**SHORT PROBLEM:** Repeat, exactly and only, the lines from the one containing "From the set" to the last line, inclusive; do not repeat the pictures.

Spatial reasoning question data:
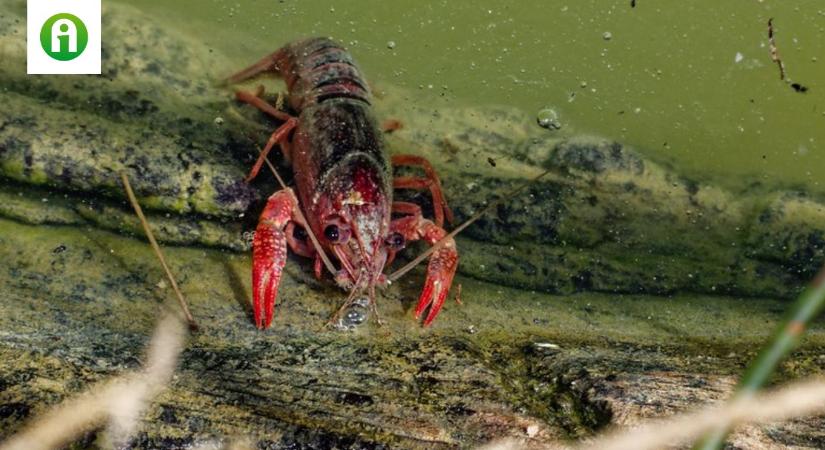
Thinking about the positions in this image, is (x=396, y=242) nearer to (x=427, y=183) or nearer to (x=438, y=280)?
(x=438, y=280)

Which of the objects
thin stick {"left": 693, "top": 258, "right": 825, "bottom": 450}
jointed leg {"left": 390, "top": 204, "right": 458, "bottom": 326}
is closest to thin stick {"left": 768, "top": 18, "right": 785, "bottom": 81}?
jointed leg {"left": 390, "top": 204, "right": 458, "bottom": 326}

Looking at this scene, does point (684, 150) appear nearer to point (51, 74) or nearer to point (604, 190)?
point (604, 190)

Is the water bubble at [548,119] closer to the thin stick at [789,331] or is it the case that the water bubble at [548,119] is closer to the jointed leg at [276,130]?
the jointed leg at [276,130]

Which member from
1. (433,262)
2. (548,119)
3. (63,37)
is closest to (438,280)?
(433,262)

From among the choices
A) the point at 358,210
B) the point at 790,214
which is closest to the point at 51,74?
the point at 358,210

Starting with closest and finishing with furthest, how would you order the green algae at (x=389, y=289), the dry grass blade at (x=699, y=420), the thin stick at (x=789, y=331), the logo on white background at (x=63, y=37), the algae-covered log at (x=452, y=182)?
A: the thin stick at (x=789, y=331) < the dry grass blade at (x=699, y=420) < the green algae at (x=389, y=289) < the algae-covered log at (x=452, y=182) < the logo on white background at (x=63, y=37)

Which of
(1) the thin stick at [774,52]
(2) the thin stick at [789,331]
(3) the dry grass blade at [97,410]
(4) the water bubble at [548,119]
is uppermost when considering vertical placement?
(1) the thin stick at [774,52]

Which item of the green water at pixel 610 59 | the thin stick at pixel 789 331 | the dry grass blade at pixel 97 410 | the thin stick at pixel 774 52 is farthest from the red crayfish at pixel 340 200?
the thin stick at pixel 774 52

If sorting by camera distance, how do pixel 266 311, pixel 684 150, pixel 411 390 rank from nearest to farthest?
pixel 411 390 < pixel 266 311 < pixel 684 150
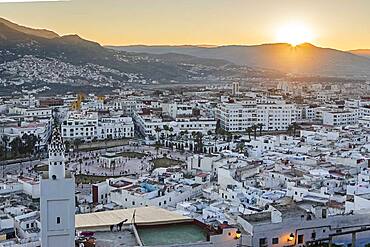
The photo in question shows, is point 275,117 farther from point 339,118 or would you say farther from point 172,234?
point 172,234

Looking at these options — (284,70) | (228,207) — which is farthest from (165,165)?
(284,70)

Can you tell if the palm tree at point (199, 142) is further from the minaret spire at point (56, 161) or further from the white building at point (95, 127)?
the minaret spire at point (56, 161)

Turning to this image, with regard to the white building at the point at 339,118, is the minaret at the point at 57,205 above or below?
above

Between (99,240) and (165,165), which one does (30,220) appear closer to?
(99,240)

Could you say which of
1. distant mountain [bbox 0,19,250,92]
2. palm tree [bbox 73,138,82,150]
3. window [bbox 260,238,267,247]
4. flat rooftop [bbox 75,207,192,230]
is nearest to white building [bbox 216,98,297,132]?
palm tree [bbox 73,138,82,150]

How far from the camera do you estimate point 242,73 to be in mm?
24703

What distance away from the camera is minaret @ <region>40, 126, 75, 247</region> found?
9.52ft

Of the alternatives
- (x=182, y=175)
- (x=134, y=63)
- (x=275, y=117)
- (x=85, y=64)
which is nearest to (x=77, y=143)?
(x=182, y=175)

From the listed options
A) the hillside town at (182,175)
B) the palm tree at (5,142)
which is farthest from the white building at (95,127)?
the palm tree at (5,142)

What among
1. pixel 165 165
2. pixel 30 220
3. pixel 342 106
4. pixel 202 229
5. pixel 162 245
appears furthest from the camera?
pixel 342 106

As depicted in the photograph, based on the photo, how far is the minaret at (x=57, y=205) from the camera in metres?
2.90

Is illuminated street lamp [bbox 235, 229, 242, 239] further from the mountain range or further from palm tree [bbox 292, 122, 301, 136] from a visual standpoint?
the mountain range

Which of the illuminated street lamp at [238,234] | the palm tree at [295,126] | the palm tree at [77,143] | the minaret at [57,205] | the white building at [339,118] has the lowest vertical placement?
the palm tree at [77,143]

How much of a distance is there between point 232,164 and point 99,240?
320cm
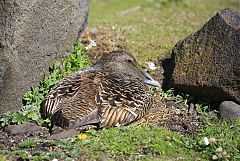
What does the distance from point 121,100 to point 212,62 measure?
1667 mm

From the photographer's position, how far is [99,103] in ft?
24.3

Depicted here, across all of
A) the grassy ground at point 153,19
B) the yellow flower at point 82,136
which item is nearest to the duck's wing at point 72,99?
the yellow flower at point 82,136

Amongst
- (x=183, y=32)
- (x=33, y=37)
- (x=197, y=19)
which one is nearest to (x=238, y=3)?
(x=197, y=19)

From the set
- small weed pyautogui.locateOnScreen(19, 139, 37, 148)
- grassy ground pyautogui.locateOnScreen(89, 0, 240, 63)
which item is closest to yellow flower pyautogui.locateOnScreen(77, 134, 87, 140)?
small weed pyautogui.locateOnScreen(19, 139, 37, 148)

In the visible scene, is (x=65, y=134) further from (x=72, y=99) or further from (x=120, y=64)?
(x=120, y=64)

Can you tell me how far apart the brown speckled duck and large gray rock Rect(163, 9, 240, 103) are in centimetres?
75

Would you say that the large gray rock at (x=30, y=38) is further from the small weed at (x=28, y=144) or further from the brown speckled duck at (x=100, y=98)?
the small weed at (x=28, y=144)

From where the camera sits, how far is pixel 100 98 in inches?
295

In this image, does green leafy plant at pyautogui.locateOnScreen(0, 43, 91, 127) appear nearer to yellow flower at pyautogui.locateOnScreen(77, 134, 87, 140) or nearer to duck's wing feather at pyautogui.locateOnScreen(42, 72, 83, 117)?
duck's wing feather at pyautogui.locateOnScreen(42, 72, 83, 117)

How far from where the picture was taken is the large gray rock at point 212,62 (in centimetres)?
831

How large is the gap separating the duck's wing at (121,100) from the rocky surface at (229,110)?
36.3 inches

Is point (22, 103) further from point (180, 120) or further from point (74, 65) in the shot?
point (180, 120)

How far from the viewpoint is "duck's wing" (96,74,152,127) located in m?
7.35

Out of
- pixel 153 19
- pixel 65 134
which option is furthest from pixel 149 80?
pixel 153 19
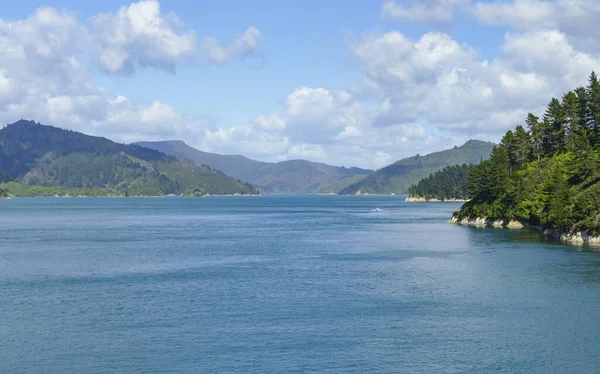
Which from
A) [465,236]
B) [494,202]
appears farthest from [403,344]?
[494,202]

**ANSWER TO THIS TASK:**
From the set
- small weed pyautogui.locateOnScreen(19, 139, 37, 148)
- grassy ground pyautogui.locateOnScreen(89, 0, 240, 63)
which item is closest to yellow flower pyautogui.locateOnScreen(77, 134, 87, 140)?
small weed pyautogui.locateOnScreen(19, 139, 37, 148)

In the visible scene, is (x=65, y=134) further from (x=72, y=99) or further from (x=120, y=64)?
(x=120, y=64)

Can you tell me how far apart the brown speckled duck and large gray rock Rect(163, 9, 240, 103) are in centimetres?
75

Would you say that the large gray rock at (x=30, y=38) is further from the small weed at (x=28, y=144) or further from the brown speckled duck at (x=100, y=98)?
the small weed at (x=28, y=144)

From where the camera sits, how far is pixel 100 98 in inches?
295

In this image, does green leafy plant at pyautogui.locateOnScreen(0, 43, 91, 127) appear nearer to yellow flower at pyautogui.locateOnScreen(77, 134, 87, 140) or nearer to duck's wing feather at pyautogui.locateOnScreen(42, 72, 83, 117)?
duck's wing feather at pyautogui.locateOnScreen(42, 72, 83, 117)

How far from where the picture was taken is the large gray rock at point 212,62 (in centimetres)?
831

How large is the gap separating the duck's wing at (121,100) from the rocky surface at (229,110)?
36.3 inches

Is point (22, 103) further from point (180, 120) or further from point (74, 65) in the shot?
point (180, 120)

How far from the viewpoint is "duck's wing" (96,74,152,127) located in m?
7.35

Out of
- pixel 153 19
- pixel 65 134
which option is furthest from pixel 149 80?
pixel 153 19
Which from
A) [465,236]
B) [494,202]
appears farthest from [403,344]?
[494,202]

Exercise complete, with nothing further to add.